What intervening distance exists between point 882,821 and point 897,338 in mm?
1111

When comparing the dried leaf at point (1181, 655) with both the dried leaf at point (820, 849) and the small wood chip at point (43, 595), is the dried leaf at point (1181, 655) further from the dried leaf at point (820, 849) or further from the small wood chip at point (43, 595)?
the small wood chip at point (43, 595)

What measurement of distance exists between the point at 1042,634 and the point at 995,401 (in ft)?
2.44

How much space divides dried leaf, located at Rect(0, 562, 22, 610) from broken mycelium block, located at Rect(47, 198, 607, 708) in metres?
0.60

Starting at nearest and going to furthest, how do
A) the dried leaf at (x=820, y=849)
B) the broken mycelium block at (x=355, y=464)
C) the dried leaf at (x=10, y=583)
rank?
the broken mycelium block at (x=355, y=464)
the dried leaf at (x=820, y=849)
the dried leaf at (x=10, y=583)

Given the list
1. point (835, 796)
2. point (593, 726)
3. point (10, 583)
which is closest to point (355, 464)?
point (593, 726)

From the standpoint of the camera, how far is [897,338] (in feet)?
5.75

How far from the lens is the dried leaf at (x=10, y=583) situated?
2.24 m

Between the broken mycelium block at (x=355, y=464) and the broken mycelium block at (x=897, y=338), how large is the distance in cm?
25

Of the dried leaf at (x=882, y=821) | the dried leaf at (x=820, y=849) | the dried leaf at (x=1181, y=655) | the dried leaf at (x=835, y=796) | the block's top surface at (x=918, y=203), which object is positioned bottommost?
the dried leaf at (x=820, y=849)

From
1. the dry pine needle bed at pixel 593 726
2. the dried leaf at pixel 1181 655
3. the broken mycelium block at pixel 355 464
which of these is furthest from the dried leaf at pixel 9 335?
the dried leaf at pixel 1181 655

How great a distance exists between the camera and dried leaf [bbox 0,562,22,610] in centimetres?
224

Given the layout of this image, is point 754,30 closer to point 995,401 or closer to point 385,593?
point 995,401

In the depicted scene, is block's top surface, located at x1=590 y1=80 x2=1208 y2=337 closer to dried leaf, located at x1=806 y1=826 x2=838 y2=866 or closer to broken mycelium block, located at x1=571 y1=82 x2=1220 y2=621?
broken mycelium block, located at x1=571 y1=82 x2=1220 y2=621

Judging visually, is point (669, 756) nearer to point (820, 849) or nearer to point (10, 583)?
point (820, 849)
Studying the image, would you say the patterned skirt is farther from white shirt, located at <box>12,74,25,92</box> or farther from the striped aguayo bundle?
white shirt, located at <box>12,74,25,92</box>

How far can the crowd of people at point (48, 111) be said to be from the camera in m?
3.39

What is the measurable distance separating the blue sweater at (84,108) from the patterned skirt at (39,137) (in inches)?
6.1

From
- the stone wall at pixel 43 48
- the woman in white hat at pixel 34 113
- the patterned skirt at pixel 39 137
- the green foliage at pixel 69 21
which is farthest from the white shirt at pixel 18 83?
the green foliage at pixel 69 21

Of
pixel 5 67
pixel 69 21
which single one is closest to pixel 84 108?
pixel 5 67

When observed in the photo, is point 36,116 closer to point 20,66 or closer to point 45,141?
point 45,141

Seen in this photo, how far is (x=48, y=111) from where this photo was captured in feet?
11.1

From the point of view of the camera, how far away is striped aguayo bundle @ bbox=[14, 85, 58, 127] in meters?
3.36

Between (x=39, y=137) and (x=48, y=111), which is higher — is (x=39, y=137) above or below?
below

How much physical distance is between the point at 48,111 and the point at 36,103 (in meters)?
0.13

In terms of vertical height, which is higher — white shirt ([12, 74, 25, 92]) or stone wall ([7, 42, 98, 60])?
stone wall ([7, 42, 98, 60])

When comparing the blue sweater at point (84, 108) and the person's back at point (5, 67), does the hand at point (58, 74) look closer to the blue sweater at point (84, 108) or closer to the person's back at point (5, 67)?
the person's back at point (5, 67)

◆ ◆ ◆ ◆ ◆

■ YOUR OBJECTIVE ■
Return all the data above once more, precisely as given.

■ EXERCISE OUTPUT ■
What intervening distance exists between point 882,821 and point 897,338 in mm?
1111

When comparing the dried leaf at point (1181, 655) with both the dried leaf at point (820, 849) and the small wood chip at point (43, 595), is the dried leaf at point (1181, 655) further from the dried leaf at point (820, 849) or further from the small wood chip at point (43, 595)?
the small wood chip at point (43, 595)

What measurement of distance exists between the point at 1042,634 and the point at 995,401 (in ft)?
2.44

How much space divides dried leaf, located at Rect(0, 562, 22, 610) from broken mycelium block, located at Rect(47, 198, 607, 708) in metres?
0.60

Starting at nearest and going to furthest, how do
A) the dried leaf at (x=820, y=849)
B) the broken mycelium block at (x=355, y=464)
C) the dried leaf at (x=10, y=583)
rank?
the broken mycelium block at (x=355, y=464)
the dried leaf at (x=820, y=849)
the dried leaf at (x=10, y=583)

Given the list
1. point (835, 796)
2. point (593, 726)
3. point (10, 583)
which is closest to point (355, 464)?
point (593, 726)

From the standpoint of the camera, how far is [897,338] (in feet)?
5.75

How far from the lens is the dried leaf at (x=10, y=583) situated?
2.24 m

Between the broken mycelium block at (x=355, y=464) and the broken mycelium block at (x=897, y=338), how large is the distance in cm?
25

Of the dried leaf at (x=882, y=821) | the dried leaf at (x=820, y=849) | the dried leaf at (x=1181, y=655) | the dried leaf at (x=835, y=796) | the block's top surface at (x=918, y=203), which object is positioned bottommost?
the dried leaf at (x=820, y=849)

From
1. the dry pine needle bed at pixel 593 726
2. the dried leaf at pixel 1181 655
3. the broken mycelium block at pixel 355 464
which of these is furthest from the dried leaf at pixel 9 335?
the dried leaf at pixel 1181 655

How great a distance exists between the camera and dried leaf [bbox 0,562,22,610] in centimetres?
224

Given the layout of this image, is point 754,30 closer to point 995,401 or closer to point 385,593?
point 995,401

In the depicted scene, is block's top surface, located at x1=590 y1=80 x2=1208 y2=337 closer to dried leaf, located at x1=806 y1=826 x2=838 y2=866 or closer to broken mycelium block, located at x1=571 y1=82 x2=1220 y2=621?
broken mycelium block, located at x1=571 y1=82 x2=1220 y2=621

Judging visually, is point (669, 756) nearer to point (820, 849) or nearer to point (10, 583)?
point (820, 849)
Studying the image, would you say the patterned skirt is farther from white shirt, located at <box>12,74,25,92</box> or farther from the striped aguayo bundle?
white shirt, located at <box>12,74,25,92</box>

How far can the crowd of people at point (48, 111) be said to be from the camera in m?
3.39

What is the measurable distance separating the blue sweater at (84,108) from the patterned skirt at (39,137) (in inches)?
6.1

From
- the stone wall at pixel 43 48
- the woman in white hat at pixel 34 113
- the patterned skirt at pixel 39 137
- the green foliage at pixel 69 21
which is farthest from the white shirt at pixel 18 83?
the green foliage at pixel 69 21

Of
pixel 5 67
pixel 69 21
which single one is closest to pixel 84 108?
pixel 5 67

When observed in the photo, is point 36,116 closer to point 20,66 or closer to point 45,141?
point 45,141

Seen in this photo, how far is (x=48, y=111) from where this photo was captured in feet?
11.1

From the point of view of the camera, how far away is striped aguayo bundle @ bbox=[14, 85, 58, 127] in meters?
3.36

Between (x=39, y=137) and (x=48, y=111), which is higher — is (x=39, y=137) above or below?
below

How much physical distance is between the point at 48,111 and the point at 36,103 (in meters)?
0.13

In terms of vertical height, which is higher — white shirt ([12, 74, 25, 92]) or stone wall ([7, 42, 98, 60])?
stone wall ([7, 42, 98, 60])

When comparing the blue sweater at point (84, 108) and the person's back at point (5, 67), does the hand at point (58, 74) look closer to the blue sweater at point (84, 108) or closer to the person's back at point (5, 67)?
the person's back at point (5, 67)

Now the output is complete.